My first thought was: gosh, the Government are taking things to the wire, time-wise, given that the House rises on 19 December. It does raise worrying concerns about what other pension protections for UK citizens, previously preserved by Section 4 of the European Union (Withdrawal) Act, will be lost because of a failure, whether by intent or neglect, to meet the 31 December 2023 deadline for changes to domestic legislation to be made for them to be retained. What level of confidence can the Minister give the House that all protections of pension benefits for members and beneficiaries preserved by Section 4 of the European Union (Withdrawal) Act are or will be captured in changes to domestic legislation prior to 31 December? Is it intended that some of those protections will not be preserved? If so, which are they?
These regulations also restate retained EU law on the right to equal pay between men and women where discrimination arises from the legislation on guaranteed minimum pensions by amendments to the Equality Act and the Pensions Act 2004, so the right continues to apply to occupational schemes and PPF payments. Very importantly—it is certainly close to my heart—the regulations retain the intent of the 2004 ECJ judgment of Allonby to nullify the requirement for a real-life opposite-sex comparator to demonstrate unequal treatment. Instead, a notional or statistical comparator can be used.
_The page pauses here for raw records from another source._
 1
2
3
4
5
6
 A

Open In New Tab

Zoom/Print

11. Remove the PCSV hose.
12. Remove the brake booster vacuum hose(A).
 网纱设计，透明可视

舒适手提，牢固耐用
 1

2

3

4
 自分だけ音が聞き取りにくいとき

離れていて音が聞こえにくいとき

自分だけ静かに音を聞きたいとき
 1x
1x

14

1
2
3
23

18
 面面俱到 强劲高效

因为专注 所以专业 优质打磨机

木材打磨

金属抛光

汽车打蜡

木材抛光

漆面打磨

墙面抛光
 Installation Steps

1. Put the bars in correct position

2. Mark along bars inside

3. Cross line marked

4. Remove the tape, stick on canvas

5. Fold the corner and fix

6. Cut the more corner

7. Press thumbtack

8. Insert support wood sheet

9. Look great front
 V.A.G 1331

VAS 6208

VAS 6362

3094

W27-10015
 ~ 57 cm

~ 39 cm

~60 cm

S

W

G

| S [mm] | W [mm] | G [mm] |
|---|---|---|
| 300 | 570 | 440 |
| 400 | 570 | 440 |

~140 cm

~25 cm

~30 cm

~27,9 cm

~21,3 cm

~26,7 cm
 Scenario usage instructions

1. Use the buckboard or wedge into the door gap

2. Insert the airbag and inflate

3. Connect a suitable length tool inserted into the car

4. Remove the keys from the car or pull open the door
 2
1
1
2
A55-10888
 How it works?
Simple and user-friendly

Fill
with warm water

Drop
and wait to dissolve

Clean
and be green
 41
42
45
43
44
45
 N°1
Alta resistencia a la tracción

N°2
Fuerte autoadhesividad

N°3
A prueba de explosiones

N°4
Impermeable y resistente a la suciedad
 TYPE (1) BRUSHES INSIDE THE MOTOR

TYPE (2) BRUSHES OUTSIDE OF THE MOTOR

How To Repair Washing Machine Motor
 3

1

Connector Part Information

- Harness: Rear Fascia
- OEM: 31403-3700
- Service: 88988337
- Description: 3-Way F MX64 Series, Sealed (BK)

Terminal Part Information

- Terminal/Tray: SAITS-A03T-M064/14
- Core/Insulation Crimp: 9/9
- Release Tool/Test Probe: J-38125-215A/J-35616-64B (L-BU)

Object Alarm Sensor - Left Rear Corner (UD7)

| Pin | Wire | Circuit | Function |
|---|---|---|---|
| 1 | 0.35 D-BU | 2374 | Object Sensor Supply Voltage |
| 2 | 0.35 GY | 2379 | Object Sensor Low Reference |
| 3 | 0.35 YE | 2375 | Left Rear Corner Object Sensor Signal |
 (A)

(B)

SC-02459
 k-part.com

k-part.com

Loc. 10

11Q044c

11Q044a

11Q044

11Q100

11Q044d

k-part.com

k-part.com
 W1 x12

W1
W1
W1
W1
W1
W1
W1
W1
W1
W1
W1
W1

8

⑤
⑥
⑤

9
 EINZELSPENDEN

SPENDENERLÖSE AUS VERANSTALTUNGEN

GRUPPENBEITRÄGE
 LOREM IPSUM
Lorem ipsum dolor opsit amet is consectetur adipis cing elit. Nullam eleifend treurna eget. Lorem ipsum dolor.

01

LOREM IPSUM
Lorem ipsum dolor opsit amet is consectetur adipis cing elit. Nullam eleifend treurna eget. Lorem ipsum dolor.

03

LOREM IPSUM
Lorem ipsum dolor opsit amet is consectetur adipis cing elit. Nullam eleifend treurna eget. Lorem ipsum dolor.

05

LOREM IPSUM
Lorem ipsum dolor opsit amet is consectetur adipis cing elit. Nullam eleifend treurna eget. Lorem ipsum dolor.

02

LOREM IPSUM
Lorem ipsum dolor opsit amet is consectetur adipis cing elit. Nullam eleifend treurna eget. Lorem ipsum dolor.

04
That is such an important judgment and it demonstrates the value of the many ECJ judgments that contributed so importantly to progressing gender equality issues. As my noble friend was reflecting, so was I; I was actually a commissioner of the EOC, which supported the Allonby judgment at the time the ECJ pronounced its decision.
Unless the amendments to legislation are made by 31 December, this particular important protection is lost. Again, that is another compelling reason for welcoming these regulations. What level of confidence can the Minister give us that all rights to equal pay between men and women in the payment of pension benefits to members and beneficiaries, previously preserved by Section 4 of the European Union (Withdrawal) Act, are or will be retained in changes to domestic legislation prior to 31 December? While welcoming what we can see, we are nervous about what we cannot see, so we seek assurances on that.
The regulations before us on PPF compensation are also necessary because again, under the Retained EU Law (Revocation and Reform) Act 2023, without them the more generous PPF compensation payment calculations, which flow from the 2018 Hampshire judgment from the European court, would be lost. So too would the effects of the further clarifying 2020 Hughes judgment in the High Court, which was to disapply the then-existing cap on PPF compensation to those below their scheme’s normal retirement age, when the employer became insolvent. The High Court considered that it constituted unlawful age discrimination. For the intent of these judgments to remain, the regulations before us are required by the deadline of 31 December 2023, and of course there is an obvious and compelling reason why they are welcome.
It is very fortunate that the Government decided as policy to retain the effects of these judgments. It would have been a pretty poor show had they not, given the impact on individuals—and particularly so, given that the PPF is currently well funded, so much so that it is reducing its levy. We are very dependent on government to identify those elements of retained EU law to be retained in domestic law. What assurance can the Minister give that every element of retained EU law that impinges on the eligibility of pension scheme members for PPF compensation and the level and value of that compensation will be retained in domestic law after December 2023?